In the case of E. coli, the overlap calculation step required 31 CPU-hours, an additional hour for layout and consensus, and another hour for refinement. For human, however, 57,000 CPU-hours were required for the first step, although the next two steps took only an hour and two hours, respectively.
Furthermore, the test run for human covered only 4.6 percent of the genome with 30X oversampling.
“We had limited success with human because the coverage was not sufficient to enable full de novo assembly for that particular data set,” Valouev said. “But I think when we approach new data sets with larger coverage, we can do extended assembly to get close to 100 percent of the human genome.”
Valouev added that it is “computationally feasible” to construct an optical map for the human genome. “I think it’s a matter of just working with deeper and richer data sets, which are undoubtedly coming.”

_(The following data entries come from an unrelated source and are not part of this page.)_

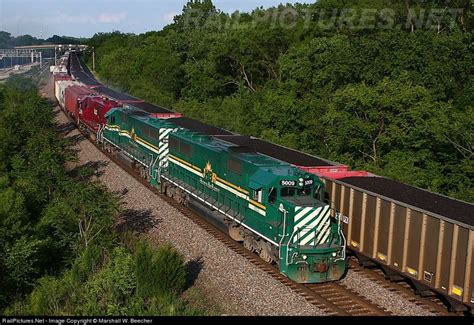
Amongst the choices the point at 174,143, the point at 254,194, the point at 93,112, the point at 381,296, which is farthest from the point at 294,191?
the point at 93,112

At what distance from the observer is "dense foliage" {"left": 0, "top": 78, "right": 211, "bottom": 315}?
46.7 ft

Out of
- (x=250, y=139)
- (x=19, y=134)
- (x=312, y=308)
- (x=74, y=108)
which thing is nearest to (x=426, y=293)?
(x=312, y=308)

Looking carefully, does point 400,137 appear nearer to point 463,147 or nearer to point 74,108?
point 463,147

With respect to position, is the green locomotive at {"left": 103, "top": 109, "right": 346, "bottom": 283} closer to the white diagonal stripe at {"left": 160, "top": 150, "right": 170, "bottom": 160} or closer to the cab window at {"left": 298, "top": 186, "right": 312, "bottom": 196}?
the cab window at {"left": 298, "top": 186, "right": 312, "bottom": 196}

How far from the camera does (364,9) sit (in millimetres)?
49031

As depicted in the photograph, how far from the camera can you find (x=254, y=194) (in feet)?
56.7

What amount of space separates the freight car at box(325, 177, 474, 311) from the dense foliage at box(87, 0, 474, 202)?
770 cm

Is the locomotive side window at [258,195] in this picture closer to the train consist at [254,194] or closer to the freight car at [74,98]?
the train consist at [254,194]

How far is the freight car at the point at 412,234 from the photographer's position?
45.1 ft

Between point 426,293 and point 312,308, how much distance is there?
3.40m

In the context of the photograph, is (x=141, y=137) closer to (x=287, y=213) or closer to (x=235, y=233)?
(x=235, y=233)

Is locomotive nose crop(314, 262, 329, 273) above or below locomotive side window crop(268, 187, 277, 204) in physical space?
below

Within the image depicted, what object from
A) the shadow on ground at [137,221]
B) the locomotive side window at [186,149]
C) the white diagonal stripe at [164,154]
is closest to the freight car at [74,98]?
the white diagonal stripe at [164,154]

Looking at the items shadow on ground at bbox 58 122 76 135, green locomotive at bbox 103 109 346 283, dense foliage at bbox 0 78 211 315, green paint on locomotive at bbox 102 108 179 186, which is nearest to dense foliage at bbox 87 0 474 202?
green paint on locomotive at bbox 102 108 179 186
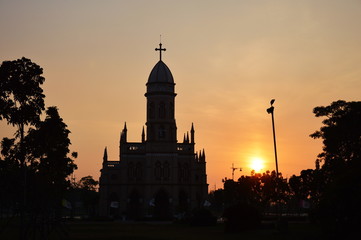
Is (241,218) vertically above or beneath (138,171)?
beneath

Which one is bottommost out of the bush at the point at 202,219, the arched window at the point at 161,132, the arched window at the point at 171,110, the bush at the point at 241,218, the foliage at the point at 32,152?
the bush at the point at 241,218

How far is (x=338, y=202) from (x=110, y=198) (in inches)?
3236

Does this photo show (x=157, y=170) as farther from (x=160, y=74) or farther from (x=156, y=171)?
(x=160, y=74)

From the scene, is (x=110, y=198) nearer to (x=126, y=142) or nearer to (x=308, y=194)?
(x=126, y=142)

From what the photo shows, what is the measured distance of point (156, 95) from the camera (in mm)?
116312

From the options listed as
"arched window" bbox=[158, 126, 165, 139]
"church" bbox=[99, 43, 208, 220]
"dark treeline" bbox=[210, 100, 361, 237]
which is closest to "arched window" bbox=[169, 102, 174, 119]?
"church" bbox=[99, 43, 208, 220]

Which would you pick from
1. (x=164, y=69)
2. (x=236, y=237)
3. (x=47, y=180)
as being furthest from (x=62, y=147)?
(x=164, y=69)

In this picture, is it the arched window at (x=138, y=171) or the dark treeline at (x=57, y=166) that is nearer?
the dark treeline at (x=57, y=166)

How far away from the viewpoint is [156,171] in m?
112

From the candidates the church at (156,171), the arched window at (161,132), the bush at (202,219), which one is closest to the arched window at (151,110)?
the church at (156,171)

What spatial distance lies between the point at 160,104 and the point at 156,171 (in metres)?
13.9

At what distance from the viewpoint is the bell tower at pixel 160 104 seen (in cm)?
11512

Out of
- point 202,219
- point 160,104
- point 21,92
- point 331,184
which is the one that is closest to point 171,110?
point 160,104

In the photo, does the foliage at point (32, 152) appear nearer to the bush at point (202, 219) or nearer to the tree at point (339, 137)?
the bush at point (202, 219)
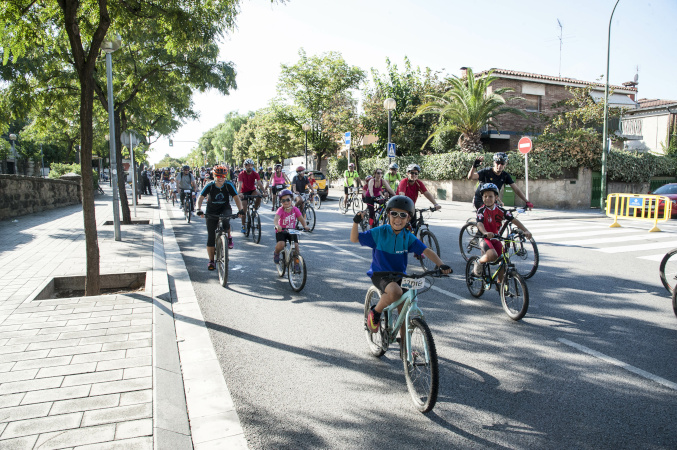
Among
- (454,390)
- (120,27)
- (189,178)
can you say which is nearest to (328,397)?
(454,390)

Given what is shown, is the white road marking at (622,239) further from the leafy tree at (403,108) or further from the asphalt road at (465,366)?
the leafy tree at (403,108)

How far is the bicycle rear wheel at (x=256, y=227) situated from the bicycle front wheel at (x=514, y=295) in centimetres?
674

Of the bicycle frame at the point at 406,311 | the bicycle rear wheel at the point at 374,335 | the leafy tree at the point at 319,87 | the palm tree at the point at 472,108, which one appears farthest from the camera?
the leafy tree at the point at 319,87

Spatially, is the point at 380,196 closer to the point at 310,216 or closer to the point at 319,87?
the point at 310,216

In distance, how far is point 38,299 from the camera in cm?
590

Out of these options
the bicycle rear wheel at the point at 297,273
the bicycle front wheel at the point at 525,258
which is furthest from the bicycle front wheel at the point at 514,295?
the bicycle rear wheel at the point at 297,273

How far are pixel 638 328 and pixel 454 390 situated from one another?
9.00 ft

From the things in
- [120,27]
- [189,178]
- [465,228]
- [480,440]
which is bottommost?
[480,440]

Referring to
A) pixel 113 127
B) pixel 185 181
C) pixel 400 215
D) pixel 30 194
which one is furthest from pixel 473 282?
pixel 30 194

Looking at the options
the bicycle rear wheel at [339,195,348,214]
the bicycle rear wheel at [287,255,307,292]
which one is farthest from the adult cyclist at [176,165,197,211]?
the bicycle rear wheel at [287,255,307,292]

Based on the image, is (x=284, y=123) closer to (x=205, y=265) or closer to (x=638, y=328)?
(x=205, y=265)

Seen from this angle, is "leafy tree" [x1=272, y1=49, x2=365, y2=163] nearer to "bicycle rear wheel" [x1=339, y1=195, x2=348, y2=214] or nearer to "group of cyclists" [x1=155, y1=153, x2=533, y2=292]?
"bicycle rear wheel" [x1=339, y1=195, x2=348, y2=214]

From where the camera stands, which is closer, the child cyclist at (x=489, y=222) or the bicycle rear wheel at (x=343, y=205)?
the child cyclist at (x=489, y=222)

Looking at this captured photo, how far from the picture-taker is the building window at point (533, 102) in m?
30.0
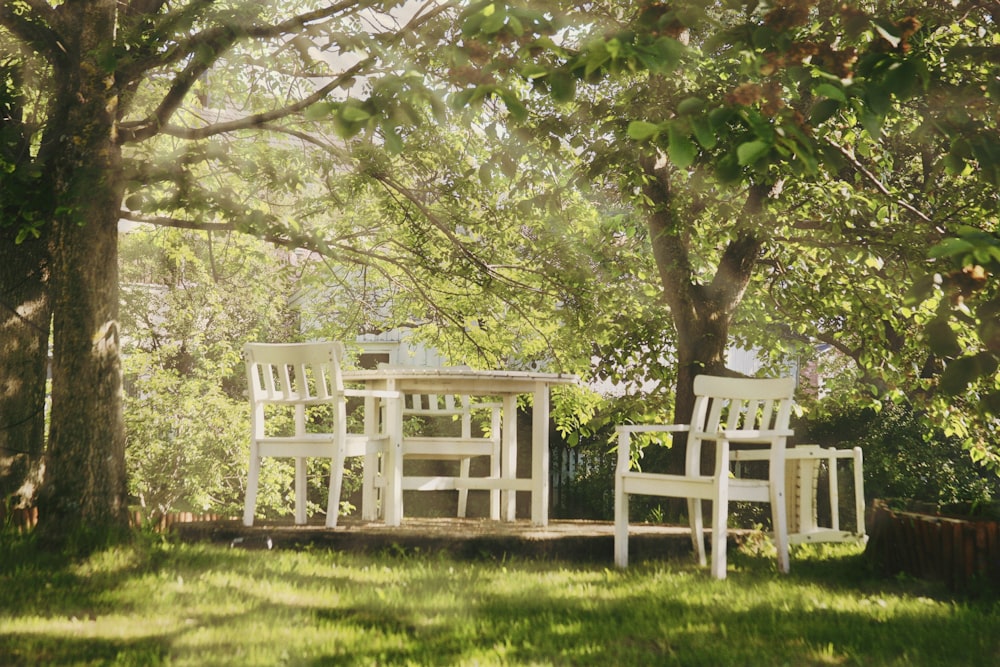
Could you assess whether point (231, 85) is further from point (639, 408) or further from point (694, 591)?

One potential beneficiary of an improved algorithm for optical mapping is OpGen, which holds exclusive commercialization rights to the technology. The company currently uses software developed by Mishra and Anantharaman, who serve on the company’s scientific advisory board.
“We had limited success with human because the coverage was not sufficient to enable full de novo assembly for that particular data set.”
Colin Dykes, executive vice president of corporate development and CSO of OpGen, noted in an e-mail to BioInform that while the company is currently focused on the clinical microbiology market, where there is little demand for larger-scale genome analysis, it is planning to sell its instruments into the research genomics market, “where potential buyers had expressed considerable interest in using the system to analyze larger genomes.”
Dykes wrote that OpGen is currently working with Mishra and Anantharaman to refine and improve its current software, and added that “any new approaches that might stimulate additional interest in optical mapping are very welcome.”
Mishra also welcomed new research in the field and said that there are a number of “good ideas” in the PNAS paper, particularly in the refinement step, but questioned whether the method would indeed enable human-scale optical mapping.
Noting the considerable time the algorithm required to complete 4.6 percent of the human genome, Mishra said, “I wouldn’t call that successful mapping of the human genome. … If they wanted to show they can do a human map, they should have done a higher oversampling.”
Mishra also noted that he and Anantharaman have made a number of improvements to the GenTig algorithm cited in the PNAS paper, which was developed in 1999 — an eternity in genomics time. “In 1999, if you sequenced a microbe you were on the cover of Science and Nature,” Mishra said.
For example, Mishra said that he and Anantharaman have developed a new version of GenTig called HapTig for genome-wide haplotype reconstruction via optical mapping. A paper on the method was presented at the Pacific Symposium on Biocomputing in 2005.
Finally, Mishra noted, advancements in optical mapping don’t lie solely on the computational side of things. Some drawbacks of the approach, such as sizing errors for restriction fragments, could be addressed through improvements in chemistry. “If they do that, the burden on the algorithm will be much less,” he said.